> _What is being asked_: Your task is to write out the lines from the line containing "Which would you say, from" through the last line of the material, exactly.

> _Provided records_:
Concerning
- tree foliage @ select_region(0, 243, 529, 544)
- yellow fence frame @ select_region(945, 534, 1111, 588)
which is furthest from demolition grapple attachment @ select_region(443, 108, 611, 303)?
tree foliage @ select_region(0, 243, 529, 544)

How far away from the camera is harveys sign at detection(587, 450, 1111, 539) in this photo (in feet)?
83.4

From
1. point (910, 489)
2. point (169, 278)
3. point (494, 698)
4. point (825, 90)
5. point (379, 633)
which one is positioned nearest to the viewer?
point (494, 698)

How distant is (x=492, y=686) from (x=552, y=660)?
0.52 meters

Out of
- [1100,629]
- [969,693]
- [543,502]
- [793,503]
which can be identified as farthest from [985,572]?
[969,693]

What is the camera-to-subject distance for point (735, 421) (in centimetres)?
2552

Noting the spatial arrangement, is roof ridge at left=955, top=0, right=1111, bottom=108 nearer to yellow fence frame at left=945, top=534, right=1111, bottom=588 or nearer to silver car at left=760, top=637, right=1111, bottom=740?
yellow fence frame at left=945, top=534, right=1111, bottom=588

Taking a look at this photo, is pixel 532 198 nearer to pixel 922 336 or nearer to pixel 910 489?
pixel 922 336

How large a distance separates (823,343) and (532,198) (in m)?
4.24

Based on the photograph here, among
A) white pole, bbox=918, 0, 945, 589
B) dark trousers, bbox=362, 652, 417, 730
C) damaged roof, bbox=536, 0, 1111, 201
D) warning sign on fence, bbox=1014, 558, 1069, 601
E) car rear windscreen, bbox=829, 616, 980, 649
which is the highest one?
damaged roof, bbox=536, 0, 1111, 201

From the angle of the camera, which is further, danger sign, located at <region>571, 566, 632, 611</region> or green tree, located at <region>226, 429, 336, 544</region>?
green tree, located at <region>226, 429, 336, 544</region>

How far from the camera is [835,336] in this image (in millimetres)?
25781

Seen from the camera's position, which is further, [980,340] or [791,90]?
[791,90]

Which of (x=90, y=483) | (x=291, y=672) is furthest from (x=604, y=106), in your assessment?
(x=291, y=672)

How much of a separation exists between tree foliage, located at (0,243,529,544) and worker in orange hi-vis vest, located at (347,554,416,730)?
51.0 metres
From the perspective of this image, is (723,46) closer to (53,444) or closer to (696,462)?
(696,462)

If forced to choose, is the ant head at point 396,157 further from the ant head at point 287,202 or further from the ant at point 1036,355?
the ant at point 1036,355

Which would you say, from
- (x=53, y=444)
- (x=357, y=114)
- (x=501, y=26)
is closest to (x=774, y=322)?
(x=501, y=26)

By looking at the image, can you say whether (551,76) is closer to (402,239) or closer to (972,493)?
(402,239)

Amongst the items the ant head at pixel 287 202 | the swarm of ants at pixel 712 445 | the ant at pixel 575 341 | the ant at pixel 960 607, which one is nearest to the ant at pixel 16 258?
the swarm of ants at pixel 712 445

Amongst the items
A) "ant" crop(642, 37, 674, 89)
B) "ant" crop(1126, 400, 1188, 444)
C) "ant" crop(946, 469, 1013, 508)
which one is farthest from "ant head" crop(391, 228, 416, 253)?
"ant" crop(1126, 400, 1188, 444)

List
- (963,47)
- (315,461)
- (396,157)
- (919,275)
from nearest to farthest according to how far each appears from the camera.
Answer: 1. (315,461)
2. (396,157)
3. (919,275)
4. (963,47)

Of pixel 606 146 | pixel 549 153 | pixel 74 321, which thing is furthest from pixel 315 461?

> _Worked answer_:
Which would you say, from
- (x=53, y=444)
- (x=357, y=114)
- (x=501, y=26)
is closest to (x=774, y=322)?
(x=501, y=26)

By looking at the image, can you say whether (551,76) is closer to (402,239) or closer to (972,493)?
(402,239)

Amongst the items the ant head at pixel 287 202 | the swarm of ants at pixel 712 445 | the ant at pixel 575 341 | the ant at pixel 960 607, which one is nearest to the ant at pixel 16 258?
the swarm of ants at pixel 712 445

Amongst the items
A) "ant" crop(642, 37, 674, 89)
B) "ant" crop(1126, 400, 1188, 444)
C) "ant" crop(946, 469, 1013, 508)
which one is farthest from "ant head" crop(391, 228, 416, 253)?
"ant" crop(1126, 400, 1188, 444)

List
- (963,47)
- (315,461)
- (396,157)
- (919,275)
from nearest to farthest according to how far each appears from the camera.
Answer: 1. (315,461)
2. (396,157)
3. (919,275)
4. (963,47)

Of pixel 606 146 | pixel 549 153 | pixel 74 321, which thing is furthest from pixel 315 461?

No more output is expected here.